Shawn Thornton, who has only recently retired from playing said he was thrilled to see so much enthusiasm from those who attended and picked out his star pupil at the clinic, a young girl called Jessica King.
Thornton, who is a two-time Stanley Cup winner said, “The kids picked it up pretty quickly. I think it was the first time actually having a hockey stick in their hands. I had Jessica doing trick passes with me.”
The young girl, who wore a huge smile throughout the clinic, was to receive a further surprise. Thornton offered her and her family the chance to fly over to Florida to watch a Panthers game at the BB&T Center. There is then the opportunity for her to learn even more hockey on the ice at the Panthers IceDen.
Before they arrived at Icetopia, the Panthers travelling contingent were able to experience some of the local surroundings and natural beauty of Barbados. The entourage enjoyed paddle-boarding in the clear blue waters of the island, and toured the huge Harrison’s Cave.

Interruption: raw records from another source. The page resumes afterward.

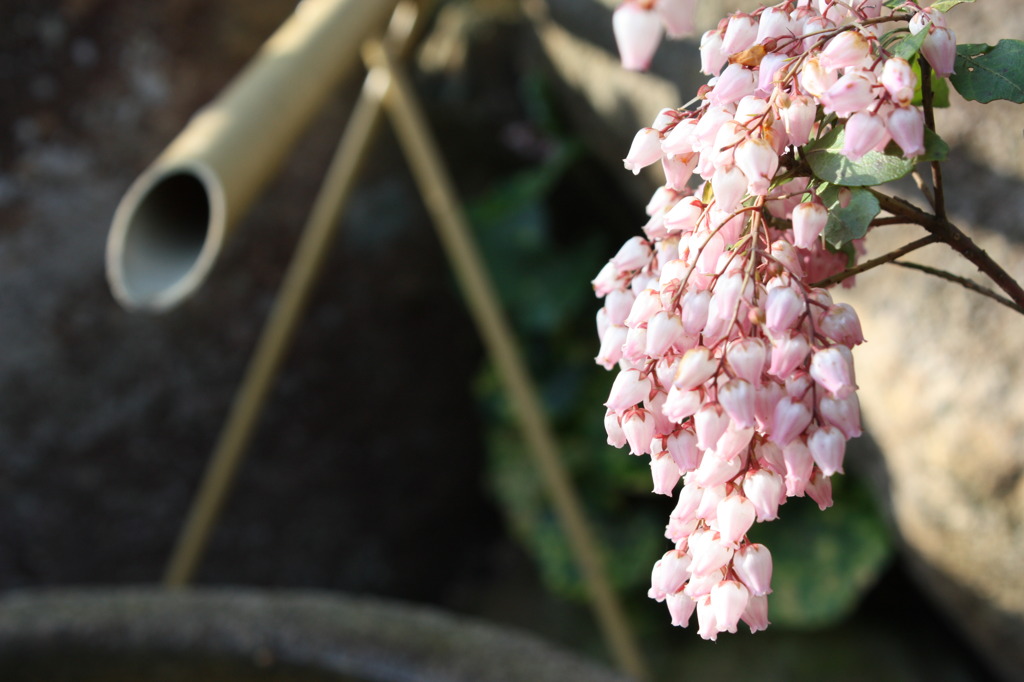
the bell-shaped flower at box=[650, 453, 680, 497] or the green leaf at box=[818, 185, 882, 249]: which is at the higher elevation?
the green leaf at box=[818, 185, 882, 249]

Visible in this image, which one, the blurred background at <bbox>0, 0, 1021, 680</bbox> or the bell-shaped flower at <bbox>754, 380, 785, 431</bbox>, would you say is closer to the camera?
the bell-shaped flower at <bbox>754, 380, 785, 431</bbox>

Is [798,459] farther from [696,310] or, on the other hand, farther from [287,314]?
[287,314]

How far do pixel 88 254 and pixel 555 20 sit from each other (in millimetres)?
786

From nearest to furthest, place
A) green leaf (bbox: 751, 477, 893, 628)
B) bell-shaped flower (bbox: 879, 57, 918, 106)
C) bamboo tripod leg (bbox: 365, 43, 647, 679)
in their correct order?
bell-shaped flower (bbox: 879, 57, 918, 106), bamboo tripod leg (bbox: 365, 43, 647, 679), green leaf (bbox: 751, 477, 893, 628)

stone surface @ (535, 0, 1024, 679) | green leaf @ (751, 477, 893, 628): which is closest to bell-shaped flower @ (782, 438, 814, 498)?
stone surface @ (535, 0, 1024, 679)

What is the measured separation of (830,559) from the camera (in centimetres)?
134

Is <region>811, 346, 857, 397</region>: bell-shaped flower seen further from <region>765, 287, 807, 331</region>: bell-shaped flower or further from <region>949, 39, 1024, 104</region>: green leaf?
<region>949, 39, 1024, 104</region>: green leaf

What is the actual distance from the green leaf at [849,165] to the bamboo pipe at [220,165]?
61cm

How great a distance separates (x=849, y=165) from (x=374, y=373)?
4.48 feet

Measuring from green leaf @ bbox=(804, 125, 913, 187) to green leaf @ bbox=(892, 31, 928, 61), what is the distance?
3 cm

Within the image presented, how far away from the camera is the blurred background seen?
137 cm

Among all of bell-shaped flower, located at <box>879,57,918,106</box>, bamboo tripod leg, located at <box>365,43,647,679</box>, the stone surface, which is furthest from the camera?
bamboo tripod leg, located at <box>365,43,647,679</box>

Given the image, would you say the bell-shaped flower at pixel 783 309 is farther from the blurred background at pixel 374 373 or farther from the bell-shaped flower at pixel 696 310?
the blurred background at pixel 374 373

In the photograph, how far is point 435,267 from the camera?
1.68 meters
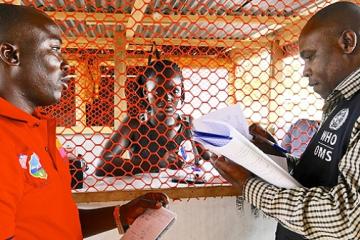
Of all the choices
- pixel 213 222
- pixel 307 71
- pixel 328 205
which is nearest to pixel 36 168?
pixel 328 205

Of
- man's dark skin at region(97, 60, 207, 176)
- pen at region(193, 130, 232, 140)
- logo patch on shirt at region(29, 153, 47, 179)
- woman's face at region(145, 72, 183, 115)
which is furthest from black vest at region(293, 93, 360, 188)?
woman's face at region(145, 72, 183, 115)

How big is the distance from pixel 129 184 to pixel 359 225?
28.6 inches

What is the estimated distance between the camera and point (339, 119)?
0.83 metres

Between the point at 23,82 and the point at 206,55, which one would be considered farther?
the point at 206,55

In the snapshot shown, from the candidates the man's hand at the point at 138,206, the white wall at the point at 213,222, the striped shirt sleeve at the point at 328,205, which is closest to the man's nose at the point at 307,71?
the striped shirt sleeve at the point at 328,205

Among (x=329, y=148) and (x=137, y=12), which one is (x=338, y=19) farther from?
(x=137, y=12)

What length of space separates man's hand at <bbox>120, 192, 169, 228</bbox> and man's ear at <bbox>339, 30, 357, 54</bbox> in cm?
55

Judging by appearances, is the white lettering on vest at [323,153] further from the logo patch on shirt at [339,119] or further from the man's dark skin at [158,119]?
the man's dark skin at [158,119]

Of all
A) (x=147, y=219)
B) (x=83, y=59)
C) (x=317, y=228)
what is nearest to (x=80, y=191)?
(x=147, y=219)

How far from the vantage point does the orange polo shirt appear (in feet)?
2.02

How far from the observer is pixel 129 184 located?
1.25 meters

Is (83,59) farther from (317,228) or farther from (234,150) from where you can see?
(317,228)

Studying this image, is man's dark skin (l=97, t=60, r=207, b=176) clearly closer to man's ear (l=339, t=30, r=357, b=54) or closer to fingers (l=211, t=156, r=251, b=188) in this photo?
fingers (l=211, t=156, r=251, b=188)

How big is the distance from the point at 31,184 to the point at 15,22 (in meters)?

The player’s and officials, along with Stanley C. Panther, went on to visit the Nightingale Children’s Home, taking gifts for the children that stay there.
Panthers defensemen, Ian McCoshen, who was named Springfield Thunderbirds Community Man of the Year, said of the visit to the children’s home, “It was really special to see their faces when they saw Stanley. Just to bring them some joy was really special. Coming to Icetopia and teaching them some hockey is just the cherry on top.”
“They’ve been so hospitable and we’ve have had such a good time.”
Thornton added, “This is our second year coming back to Barbados and we’ve had a blast. They’ve been so hospitable and we’ve have had such a good time. We’ve been treated like gold since we’ve been here and we’re trying to return the favour.”